La question du collectif : comment passer d’un pouvoir d’agir individuel à un pouvoir d’agir avec ? Comment passer du je au nous ? La somme d’initiatives individuelles peut-elle renverser la tendance ? Comment tisser des convergences malgré la pluralité et la conflictualité ? La question des finalités : à quelle fin renforcer, mobiliser, activer… le pouvoir d’agir ? Pour agir sur quoi ? Comment ne pas réagir en « s’opposant à », mais bien partir des capacités critiques et créatives pour définir nos fins ?
La question des moyens : faut-il développer des contre-pouvoirs à l’intérieur et/ou en marge des organes de représentation ? Si « le pouvoir ne se donne pas, mais qu’il se prend », quels moyens allons-nous employer ? Comment organiser l’analyse et l’ajustement permanents de nos pratiques propres ? Ces questions ne constituent qu’une ébauche à enrichir collectivement pour tendre à une perspective d’émancipation.

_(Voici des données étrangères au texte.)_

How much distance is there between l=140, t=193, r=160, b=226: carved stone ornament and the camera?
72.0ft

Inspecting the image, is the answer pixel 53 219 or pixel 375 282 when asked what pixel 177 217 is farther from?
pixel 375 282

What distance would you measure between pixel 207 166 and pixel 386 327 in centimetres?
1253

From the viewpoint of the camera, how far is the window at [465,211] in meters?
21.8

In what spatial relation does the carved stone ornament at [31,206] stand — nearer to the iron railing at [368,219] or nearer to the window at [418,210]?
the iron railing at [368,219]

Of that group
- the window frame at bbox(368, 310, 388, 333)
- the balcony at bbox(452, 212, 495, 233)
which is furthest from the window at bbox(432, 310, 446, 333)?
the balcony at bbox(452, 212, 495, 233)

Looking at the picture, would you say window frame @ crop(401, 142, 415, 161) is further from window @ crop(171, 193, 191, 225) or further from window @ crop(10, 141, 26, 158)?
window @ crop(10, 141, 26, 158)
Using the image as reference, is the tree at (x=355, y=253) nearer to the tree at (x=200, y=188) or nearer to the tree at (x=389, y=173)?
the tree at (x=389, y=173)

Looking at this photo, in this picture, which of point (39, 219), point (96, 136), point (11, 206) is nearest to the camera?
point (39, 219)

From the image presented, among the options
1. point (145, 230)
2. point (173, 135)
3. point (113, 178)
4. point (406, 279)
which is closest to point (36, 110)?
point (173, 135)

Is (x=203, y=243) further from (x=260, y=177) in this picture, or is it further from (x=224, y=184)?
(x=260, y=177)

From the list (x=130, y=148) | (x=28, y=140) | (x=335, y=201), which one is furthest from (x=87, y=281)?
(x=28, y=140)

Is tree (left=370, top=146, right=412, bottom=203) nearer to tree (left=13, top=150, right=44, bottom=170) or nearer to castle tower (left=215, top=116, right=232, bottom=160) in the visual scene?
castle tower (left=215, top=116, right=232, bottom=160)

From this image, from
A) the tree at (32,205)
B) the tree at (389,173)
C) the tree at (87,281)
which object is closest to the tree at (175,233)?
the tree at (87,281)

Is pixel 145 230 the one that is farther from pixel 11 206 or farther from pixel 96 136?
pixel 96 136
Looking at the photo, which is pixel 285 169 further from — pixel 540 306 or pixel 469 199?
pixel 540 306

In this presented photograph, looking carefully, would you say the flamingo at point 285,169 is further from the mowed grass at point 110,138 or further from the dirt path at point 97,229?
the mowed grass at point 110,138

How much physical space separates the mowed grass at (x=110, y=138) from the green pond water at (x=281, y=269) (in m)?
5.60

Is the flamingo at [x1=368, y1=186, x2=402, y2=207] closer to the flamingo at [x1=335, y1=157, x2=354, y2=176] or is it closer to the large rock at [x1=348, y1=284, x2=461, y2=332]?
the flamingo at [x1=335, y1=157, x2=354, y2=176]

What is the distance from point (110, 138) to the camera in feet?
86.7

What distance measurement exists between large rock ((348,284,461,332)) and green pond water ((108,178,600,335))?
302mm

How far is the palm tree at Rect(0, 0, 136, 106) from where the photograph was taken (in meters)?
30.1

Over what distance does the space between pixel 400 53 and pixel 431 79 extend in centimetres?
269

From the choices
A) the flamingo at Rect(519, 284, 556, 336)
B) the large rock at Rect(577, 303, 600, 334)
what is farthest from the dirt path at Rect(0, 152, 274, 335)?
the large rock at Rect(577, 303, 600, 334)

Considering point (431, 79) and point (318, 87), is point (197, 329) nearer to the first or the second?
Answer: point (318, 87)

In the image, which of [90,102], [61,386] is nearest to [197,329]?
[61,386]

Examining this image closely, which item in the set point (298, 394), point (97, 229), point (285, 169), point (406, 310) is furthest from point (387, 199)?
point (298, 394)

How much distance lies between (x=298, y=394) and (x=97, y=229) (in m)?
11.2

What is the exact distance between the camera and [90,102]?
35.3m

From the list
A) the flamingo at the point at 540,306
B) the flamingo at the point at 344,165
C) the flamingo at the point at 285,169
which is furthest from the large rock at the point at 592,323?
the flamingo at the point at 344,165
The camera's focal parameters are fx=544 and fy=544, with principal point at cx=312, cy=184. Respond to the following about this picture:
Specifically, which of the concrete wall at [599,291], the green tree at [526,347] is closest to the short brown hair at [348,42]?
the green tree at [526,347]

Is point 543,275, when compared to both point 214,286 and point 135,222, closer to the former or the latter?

Étymologiquement, émanciper signifie sortir de la main qui vous tient. L’émancipation n’est pas « le renversement ou l’abolition des rapports sociaux, mais le mouvement par lequel le rapport de forces peut être déstabilisé, les enjeux reconfigurés »5. Cette perspective peut faire toute la différence et faire passer d’un constat d’impuissance à un regard renouvelé sur tous les pouvoirs d’agir agissants qui nous entourent et sur leur potentiel subversif.
Documents joints
- C. Gouédard, P. Rabardel, « Pouvoir d’agir et capacités d’agir : une perspective méthodologique ? Illustration dans le champ de la santé, sécurité et conditions de travail », Perspectives interdisciplinaires sur le travail et la santé, Pistes, 2012.
- M. Carrel, S. Rosenberg, « L’empowerment et le travail social sont-ils compatibles en France ? », Recherche sociale n° 209, 2014.
- M.-H. Bacqué, C. Biewener, L’empowerment, une pratique émancipatrice ?, La Découverte Poche, 2015.
- M.-H. Bacqué, C. Biewener, L’empowerment, une pratique émancipatrice ?, La Découverte Poche, 2015.
- E. Galerand, D. Kergoat, « Le potentiel subversif du rapport des femmes au travail », Nouvelles questions féministes n° 2, 2008.